● WHAT THE EXERCISE ASKS: What you return should be each line of the data containing the string "camera".

● EXTRACTED ENTRIES:
****************

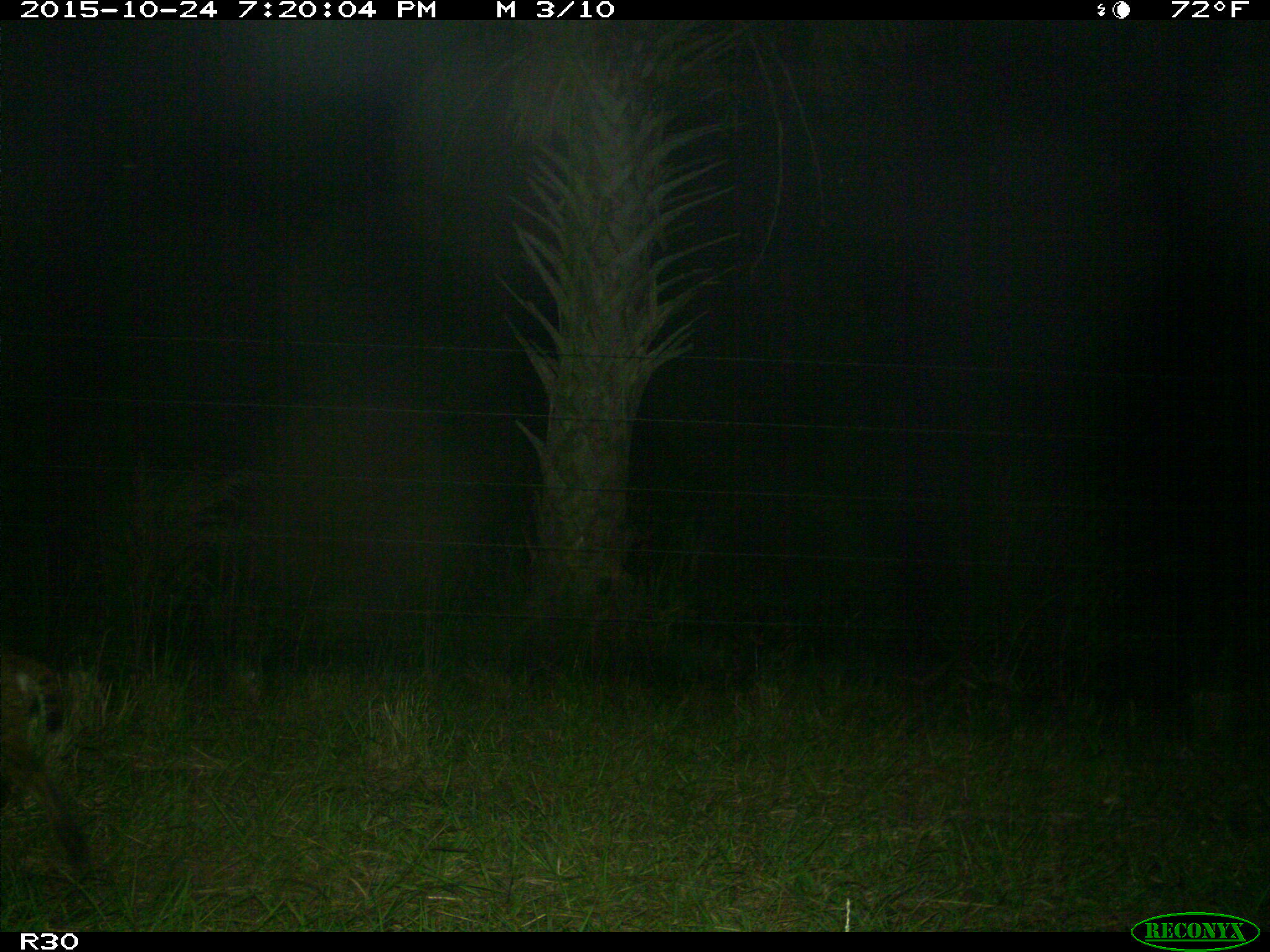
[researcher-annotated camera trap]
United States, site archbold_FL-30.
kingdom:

****************

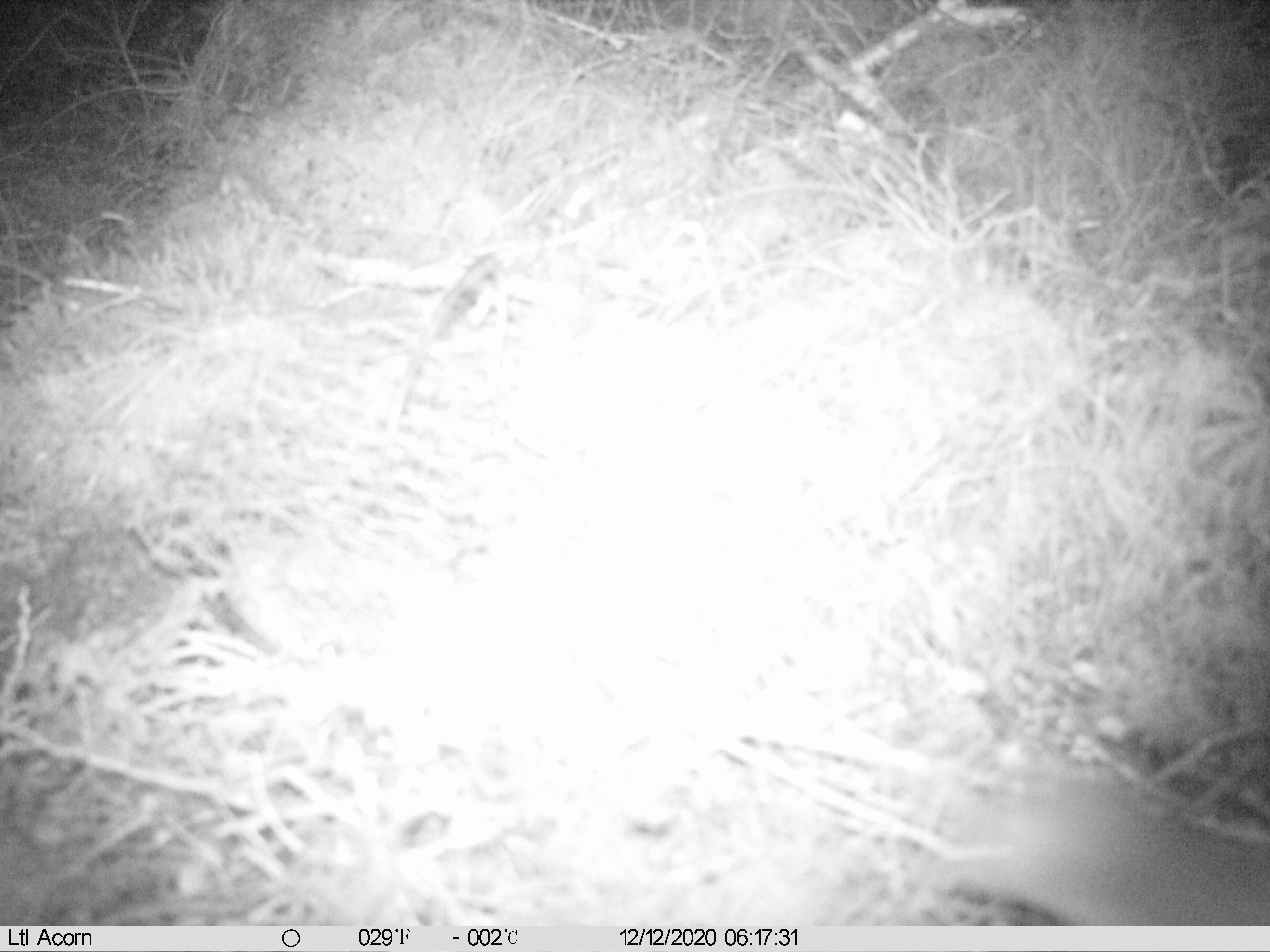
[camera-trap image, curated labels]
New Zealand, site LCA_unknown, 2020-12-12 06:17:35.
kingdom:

****************

● RESULT OF THE TASK:
[researcher-annotated camera trap]
[camera-trap image, curated labels]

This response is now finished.